EXTRAIT PRÉSENTÉ:
☆ ☆ ☆
Ayant découvert l’univers de Game of Thrones par la série TV et non par les livres, j’ai abordé les livres comme un complément, ou une alternative peut-être, à la série dont j’ai fini par être fan, j’en ferai de même dans ma critique. Je ne spoilerai pas dans le détail de passages importants, je les sous entendrai tout au plus mais j’en parlerai quand même à demi-mot donc bien sûr si vous voulez une découverte totale, lire cette critique n’est pas recommandée mais j’ai envie de dire que ça vaut pour toute critique dans ce cas-là.
Le bûcher d’un roi s’ouvre d’abord sur le blizzard des sauvageons avec beaucoup plus d’insistance sur leur misère, ce qui permet vraiment de mieux comprendre la menace de l’hiver en lui-même pour la suite. Ça sera aussi l’occasion d’avoir un peu plus d’explications sur le pouvoir des Zoman, sur la façon dont le zoman comme l’animal ressentent les choses de par leur lien, c’est toujours intéressant. Mais la vraie plus-value apportée par l’ouvrage au Nord de Westeros, c’est tout ce qui gravite autour de Jon et de Stannis, largement éludé dans la série TV qui a beaucoup simplifié cette partie du récit.
☆ ☆ ☆
[Données enregistrées]
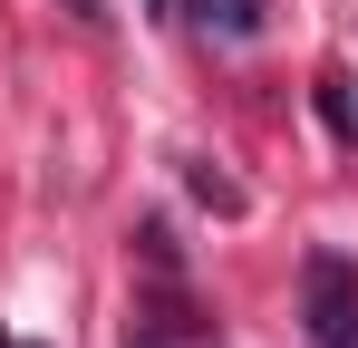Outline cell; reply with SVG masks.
Segmentation results:
<instances>
[{
    "label": "cell",
    "instance_id": "obj_6",
    "mask_svg": "<svg viewBox=\"0 0 358 348\" xmlns=\"http://www.w3.org/2000/svg\"><path fill=\"white\" fill-rule=\"evenodd\" d=\"M0 348H29V339H0Z\"/></svg>",
    "mask_w": 358,
    "mask_h": 348
},
{
    "label": "cell",
    "instance_id": "obj_7",
    "mask_svg": "<svg viewBox=\"0 0 358 348\" xmlns=\"http://www.w3.org/2000/svg\"><path fill=\"white\" fill-rule=\"evenodd\" d=\"M145 10H165V0H145Z\"/></svg>",
    "mask_w": 358,
    "mask_h": 348
},
{
    "label": "cell",
    "instance_id": "obj_5",
    "mask_svg": "<svg viewBox=\"0 0 358 348\" xmlns=\"http://www.w3.org/2000/svg\"><path fill=\"white\" fill-rule=\"evenodd\" d=\"M68 10H78V20H107V10H97V0H68Z\"/></svg>",
    "mask_w": 358,
    "mask_h": 348
},
{
    "label": "cell",
    "instance_id": "obj_4",
    "mask_svg": "<svg viewBox=\"0 0 358 348\" xmlns=\"http://www.w3.org/2000/svg\"><path fill=\"white\" fill-rule=\"evenodd\" d=\"M126 348H203V339H184V319H145Z\"/></svg>",
    "mask_w": 358,
    "mask_h": 348
},
{
    "label": "cell",
    "instance_id": "obj_1",
    "mask_svg": "<svg viewBox=\"0 0 358 348\" xmlns=\"http://www.w3.org/2000/svg\"><path fill=\"white\" fill-rule=\"evenodd\" d=\"M300 319H310V348H358V271L339 252L300 261Z\"/></svg>",
    "mask_w": 358,
    "mask_h": 348
},
{
    "label": "cell",
    "instance_id": "obj_3",
    "mask_svg": "<svg viewBox=\"0 0 358 348\" xmlns=\"http://www.w3.org/2000/svg\"><path fill=\"white\" fill-rule=\"evenodd\" d=\"M194 194H203L213 213H242V184H233V174H213V165H194Z\"/></svg>",
    "mask_w": 358,
    "mask_h": 348
},
{
    "label": "cell",
    "instance_id": "obj_2",
    "mask_svg": "<svg viewBox=\"0 0 358 348\" xmlns=\"http://www.w3.org/2000/svg\"><path fill=\"white\" fill-rule=\"evenodd\" d=\"M184 20H194L203 39H223V49L262 39V0H184Z\"/></svg>",
    "mask_w": 358,
    "mask_h": 348
}]
</instances>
☆ ☆ ☆
LES CONSIGNES:
1. Renvoyez mot pour mot le passage de la critique qui commence par « Le bûcher d’un » et se poursuit jusqu'à « partie du récit. ».
2. Relevez dans la critique tous les verbes conjugués au futur de l'indicatif à la première personne du singulier.

RÉPONSES AUX CONSIGNES:
1.
Le bûcher d’un roi s’ouvre d’abord sur le blizzard des sauvageons avec beaucoup plus d’insistance sur leur misère, ce qui permet vraiment de mieux comprendre la menace de l’hiver en lui-même pour la suite. Ça sera aussi l’occasion d’avoir un peu plus d’explications sur le pouvoir des Zoman, sur la façon dont le zoman comme l’animal ressentent les choses de par leur lien, c’est toujours intéressant. Mais la vraie plus-value apportée par l’ouvrage au Nord de Westeros, c’est tout ce qui gravite autour de Jon et de Stannis, largement éludé dans la série TV qui a beaucoup simplifié cette partie du récit.

2.
ferai
spoilerai
sous entendrai
parlerai